Я забылся и почти кричал, и в моих глазах Татьяна увидела, наверное, что-то ужасное. Она потухла и увядшим голосом холодно сказала:

– С вами трудно разговаривать. Вы много старше, чем я думала. Вы хотите нас закопать только потому, что мы молоды.

– Ой-ей-ей! Это вы нас хотите зарыть в ямку. Мы для вас – старье, ненужный хлам. А напрасно… Мы еще можем пригодиться.

Может, ветер тому виною, что возник внутренний холод, иль мелкий бус, что внезапно посыпался с небес? Но меж нами вдруг проскочил заяц, разрушил сердечный лад, и надо было срочно разбежаться, чтобы не наговорить дерзостей. Татьяна встопорщилась, потускнела, заострилась лицом, будто ее зряшно обидели. Да и то верно, насел сдуру, как медведь на заблудшую коровенку, и давай ломать. Но мне хотелось, наивному, остеречь девушку; ведь жизнь моя скатывалась под горку, и много шишек я уже набил в дороге. Но девушка, чего я не мог принять, торила по чащобе свой путик и, пробираясь сквозь заросли, верила, что все беды минуют стороною и, конечно, обойдется без больных потрат. Ведь все хвори, ошибки и отгоревшие страсти отпечатываются лишь на обличьях стариков, скукоживая их, как Шагреневую кожу. Молодые молодятся, а старые старятся. И пути их, увы, никогда не пересекутся, как не отпечатается след в быстротекущей воде.

Я поднялся и, прихрамывая сильнее обычного, пошел краем пруда к реке, чтобы постоять на мосточках и успокоиться. Я действительно почувствовал себя старцем. Я трудился, чтобы прикопать умершие годы, а они вновь вставали из могил, как неприкаянные мертвяки, что ночами скитаются по деревенскому кладбищу.

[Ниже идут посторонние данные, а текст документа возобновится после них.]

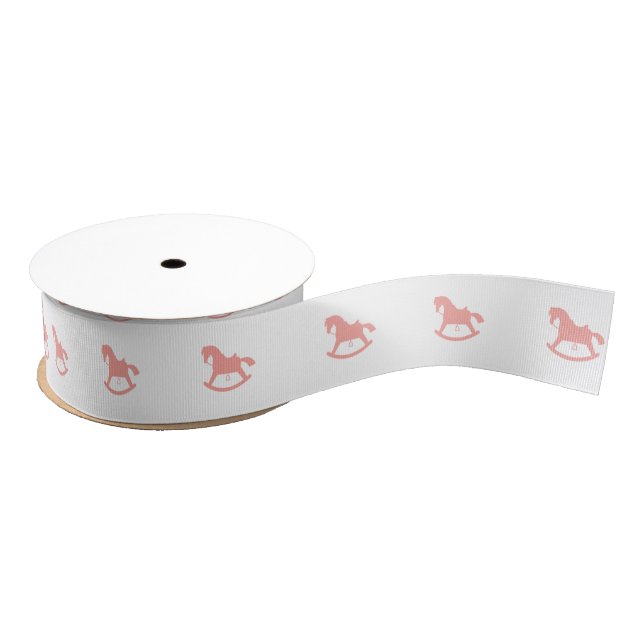 Lazo De Tela Gruesa Rockefeller Horse Silhouette Ribbon Pink (Carrete)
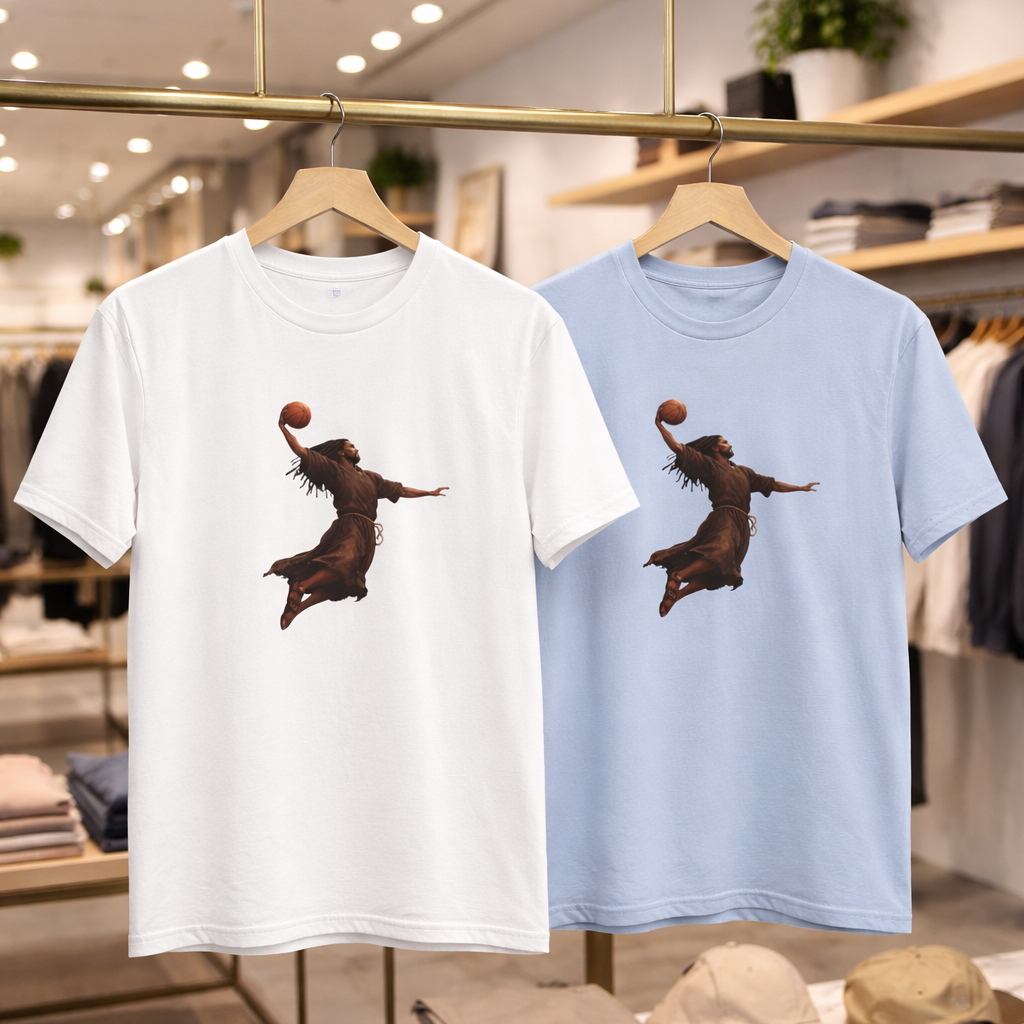 Faith meets hang time when Jesus rises, the Kingdom dunks. Hoops, hope, and holy confidence in one bold tee.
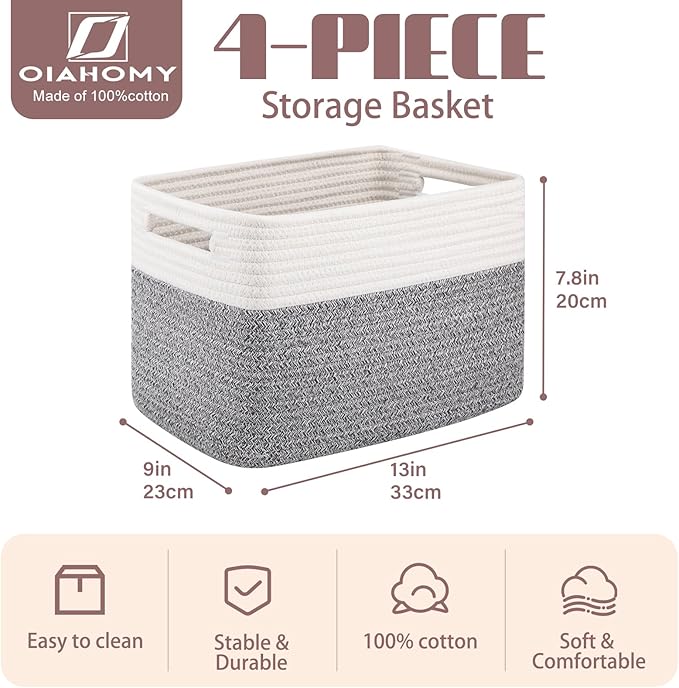 OIAHOMY 4 Pack Storage Baskets for Organizing, Basket for Shelves with Handle, Woven Baskets for Storage Toys, Towels, Books, Cotton Rope Basket 13" L x 9 " W x 7.8 " H, Grey & White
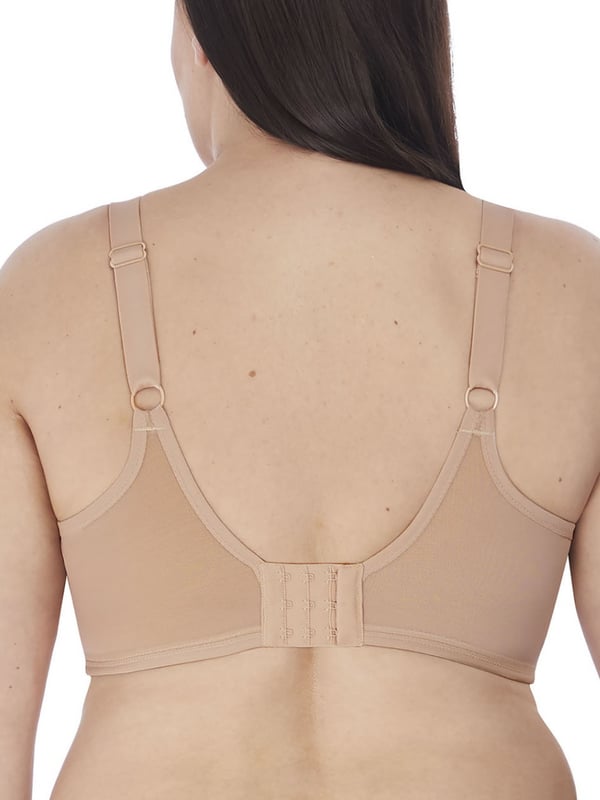 Elomi Smooth Underwired T-Shirt Bra in Sahara. Moulded with non-stretch tulle and narrow set back straps. Product is made of 40% Nylon/Polyamide, 24% Elastane, 36% Polyester and is hand-wash only.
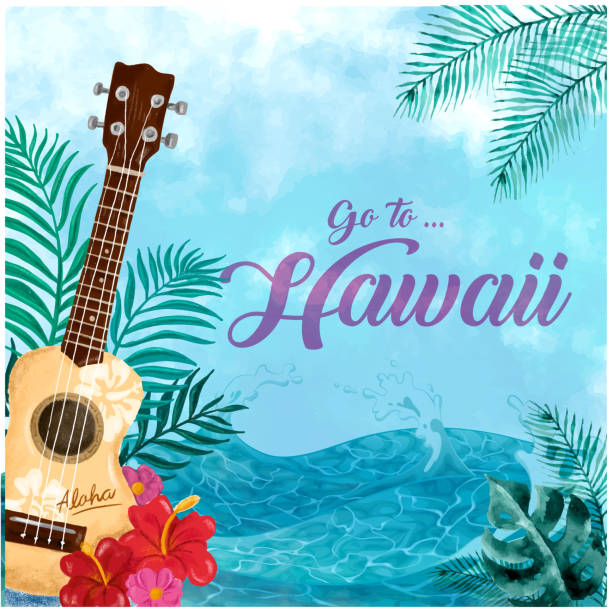 illustrazioni stock, clip art, cartoni animati e icone di tendenza di vai all'immagine vettoriale di sfondo del fiore di sea tree della chitarra delle hawaii - tropical climate polynesia flower pacific islands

Занятый собою, я остановился на хлипких мосточках в две доски, сейчас лоснящихся от дождя, словно намазанных жиром. Сквозь камыши виднелось зеркальце серой с пролысинами света воды, кипящей от рыбьей мелюзги.

Мне действительно стало грустно, нет, пожалуй, скорее, печально, чем грустно, но не от суматошливого разговора, коих в столице случается с десяток на день, но от своей заскорузлости, изжитости; все вроде бы был молод, все сияло впереди, как медная начищенная сковорода, а в какой-то момент потускнело, отодвинулось, оказалось уже прожитым, и ничего доброго не сулилось на горизонте. Сколько раз я вбивал себе в башку, что не надо суетиться, не надо завидовать молодости, ибо твои годы уже прожиты, и, слава богу, не просеялись они зряшно сквозь сито, а осталось доброе зернецо, а этим молодяжкам, что кичатся своей юностью, еще предстоит огоревать грядущие деньки, и как-то они еще сложатся, насколько счастливо – никому не ведомо.

Умом-то я понимал эту мудрую стариковскую правду, но окаянная плоть, эта мерзкая любодейная требушина, еще не отмерши совсем, просила ласк, утех и семейной полноты. Ведь коли без детей прокуковать век свой, то, значит, зряшно пропылил годки свои, без детского голоса и дом мертв. Я вдруг почувствовал такую разницу в летах, такую непроходимую пропасть меж собой и Татьяной, будто из этой нечаянной встречи что-то обещивалось, но окончилось все дурным сном. Как-то так вдруг приключилось, что увидел чужую жену и присвоил себе. Морока нашла и чары.

И вдруг за спиною раздался переливистый голос.